§ **Your task**
Transcribe nothing but the lines from the one with "Buttoned on the" to the end of the entries, both included, keeping each exact and leaving every picture out.

Short web captions:

§ §

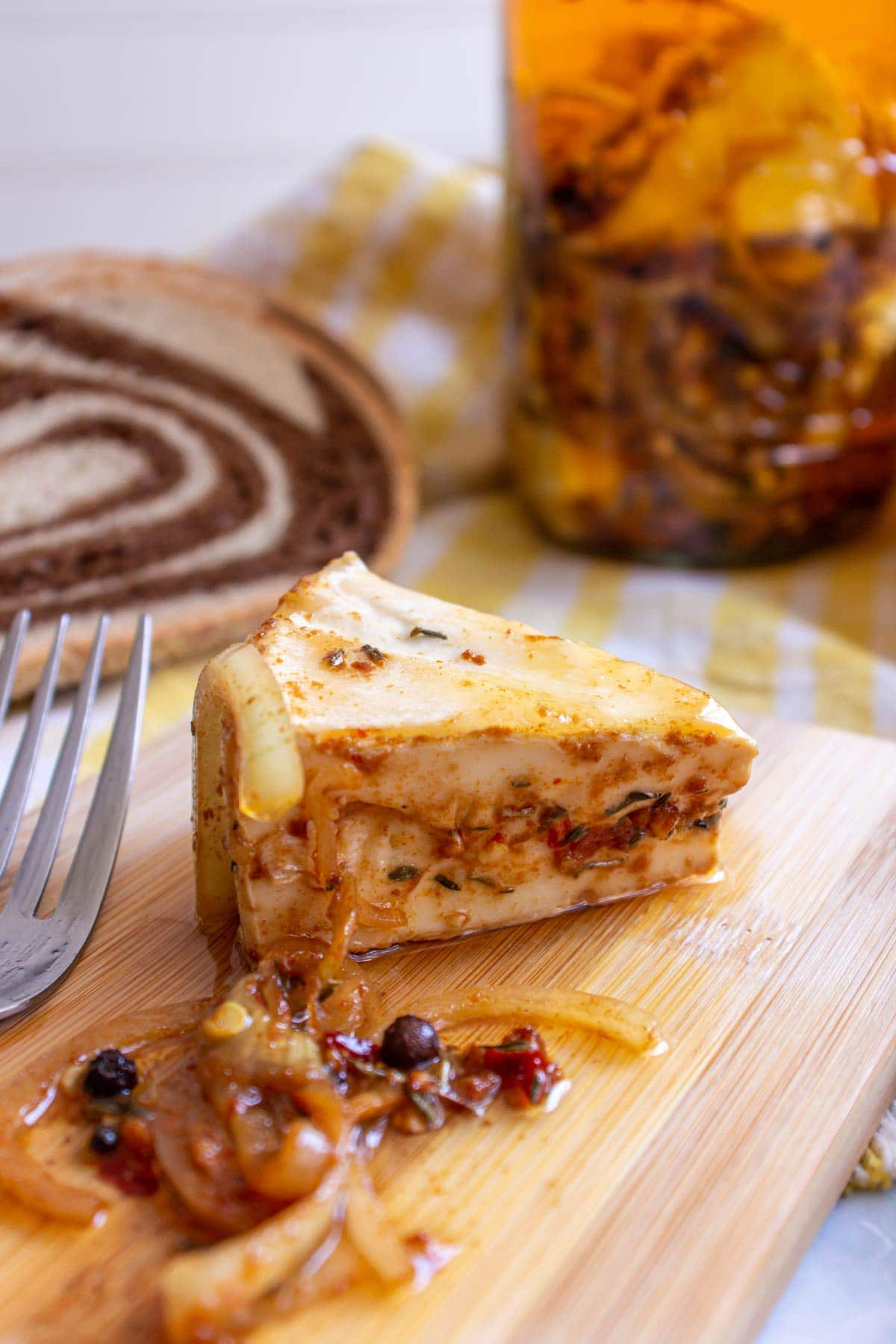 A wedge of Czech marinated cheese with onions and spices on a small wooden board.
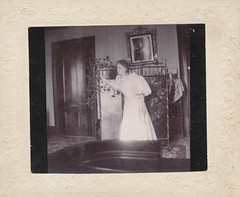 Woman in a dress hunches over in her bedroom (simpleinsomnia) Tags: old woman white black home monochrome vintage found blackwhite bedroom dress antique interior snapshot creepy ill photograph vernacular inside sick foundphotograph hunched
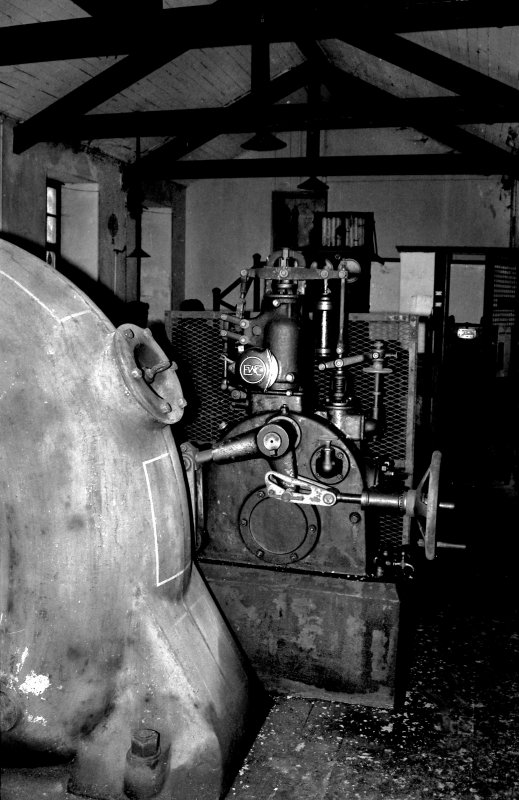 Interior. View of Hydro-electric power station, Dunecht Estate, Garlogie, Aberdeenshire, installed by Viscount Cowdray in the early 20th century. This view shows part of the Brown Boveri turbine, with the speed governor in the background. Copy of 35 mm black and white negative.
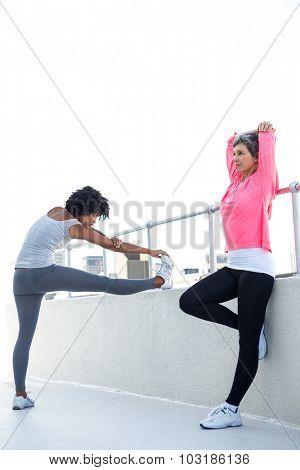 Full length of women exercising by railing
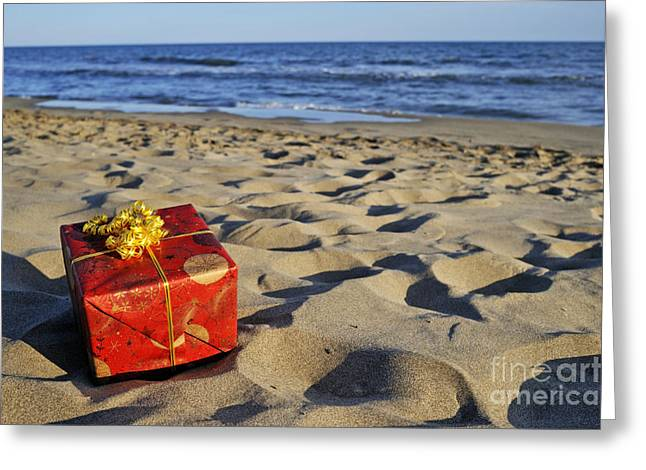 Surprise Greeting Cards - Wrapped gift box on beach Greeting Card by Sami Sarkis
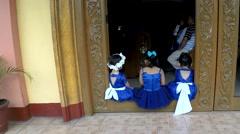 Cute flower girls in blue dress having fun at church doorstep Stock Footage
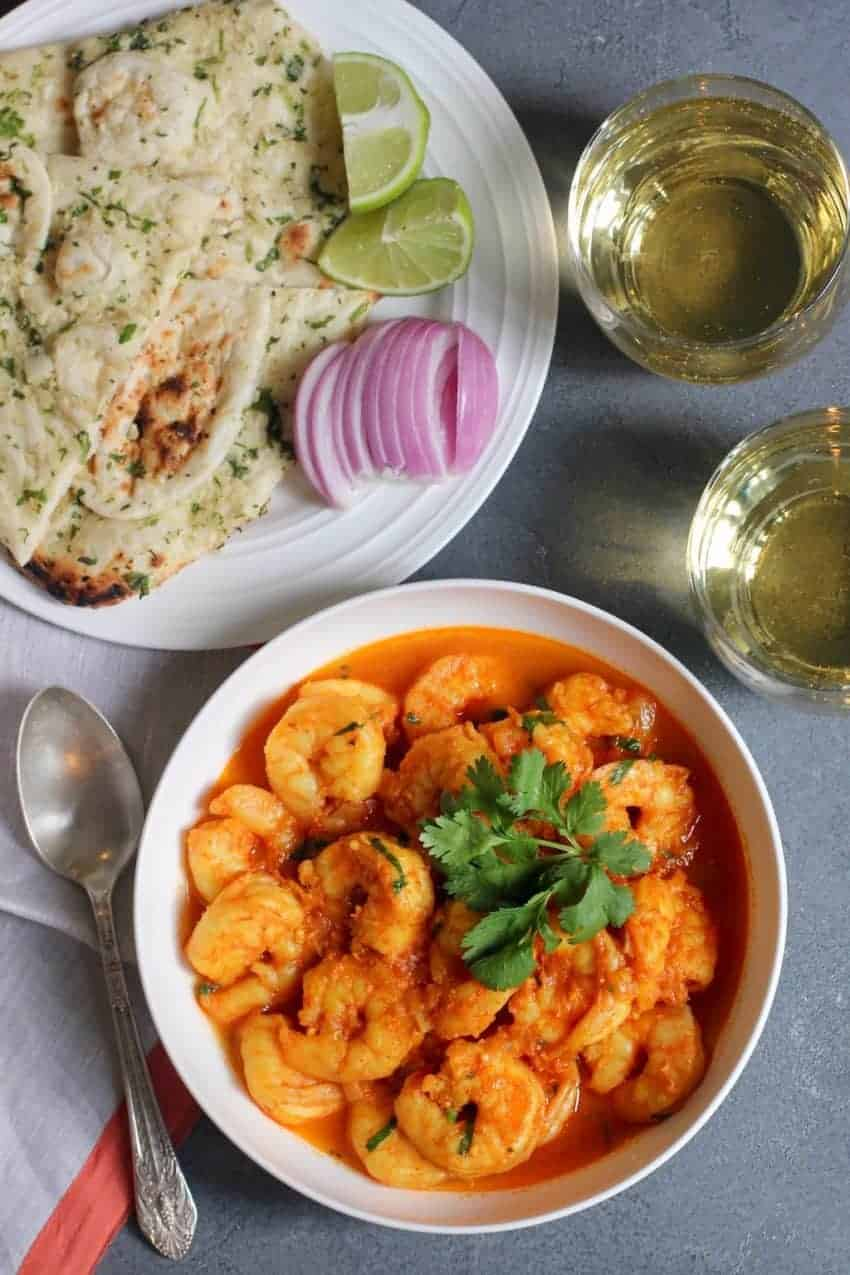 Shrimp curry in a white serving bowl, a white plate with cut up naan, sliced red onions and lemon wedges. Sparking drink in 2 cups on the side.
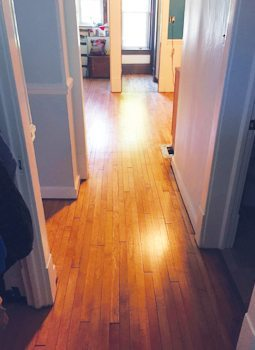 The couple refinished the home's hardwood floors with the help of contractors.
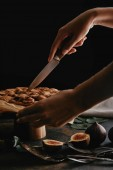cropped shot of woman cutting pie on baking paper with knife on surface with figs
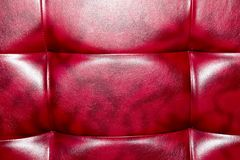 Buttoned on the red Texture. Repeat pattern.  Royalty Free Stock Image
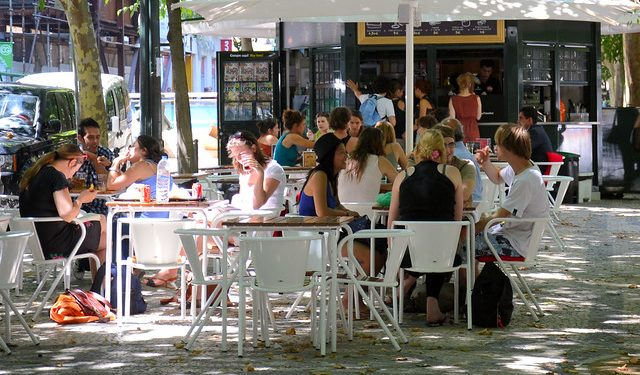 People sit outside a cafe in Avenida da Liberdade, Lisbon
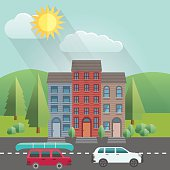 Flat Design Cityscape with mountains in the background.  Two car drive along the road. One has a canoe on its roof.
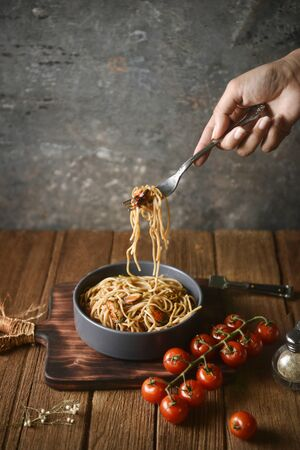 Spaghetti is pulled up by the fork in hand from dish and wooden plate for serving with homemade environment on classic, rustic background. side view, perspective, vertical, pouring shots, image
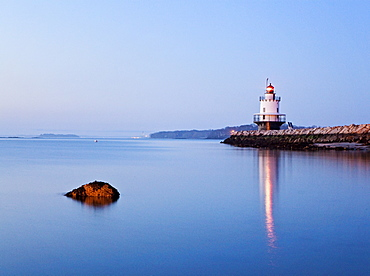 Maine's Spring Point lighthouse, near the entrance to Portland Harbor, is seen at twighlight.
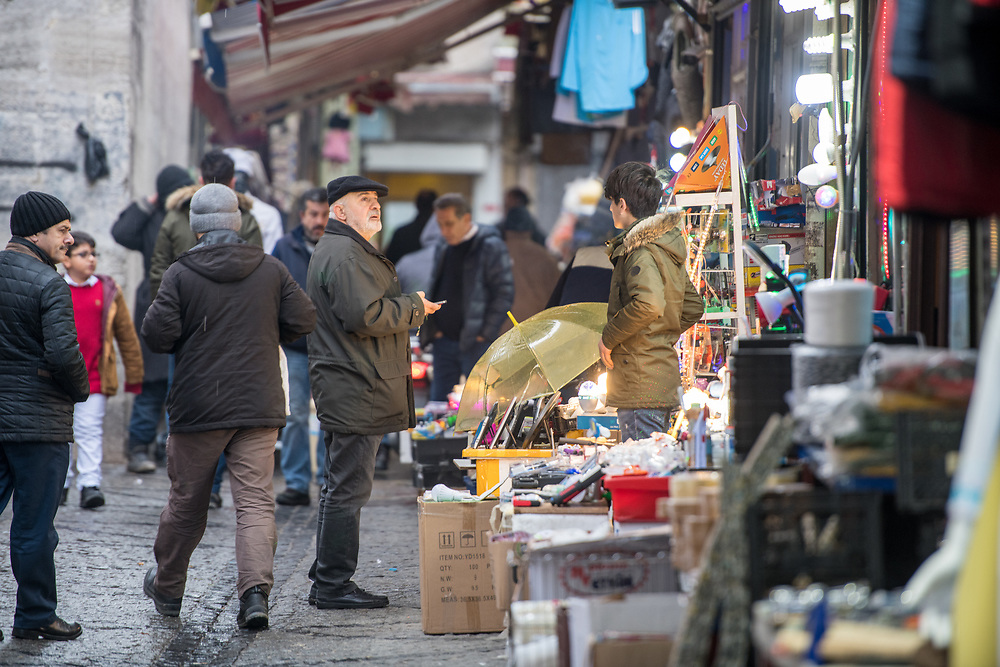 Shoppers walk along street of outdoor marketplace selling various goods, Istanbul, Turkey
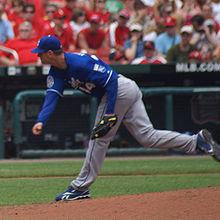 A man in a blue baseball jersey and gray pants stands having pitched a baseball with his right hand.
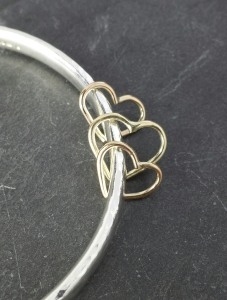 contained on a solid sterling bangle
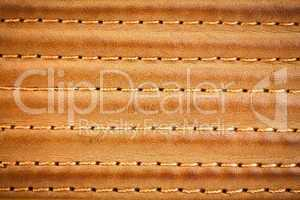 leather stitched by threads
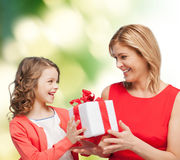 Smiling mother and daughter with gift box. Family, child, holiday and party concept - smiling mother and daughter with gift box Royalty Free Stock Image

§ §

§ **Exercise response**
 Buttoned on the red Texture. Repeat pattern.  Royalty Free Stock Image
 People sit outside a cafe in Avenida da Liberdade, Lisbon
 Flat Design Cityscape with mountains in the background.  Two car drive along the road. One has a canoe on its roof.
 Spaghetti is pulled up by the fork in hand from dish and wooden plate for serving with homemade environment on classic, rustic background. side view, perspective, vertical, pouring shots, image
 Maine's Spring Point lighthouse, near the entrance to Portland Harbor, is seen at twighlight.
 Shoppers walk along street of outdoor marketplace selling various goods, Istanbul, Turkey
 A man in a blue baseball jersey and gray pants stands having pitched a baseball with his right hand.
 contained on a solid sterling bangle
 leather stitched by threads
 Smiling mother and daughter with gift box. Family, child, holiday and party concept - smiling mother and daughter with gift box Royalty Free Stock Image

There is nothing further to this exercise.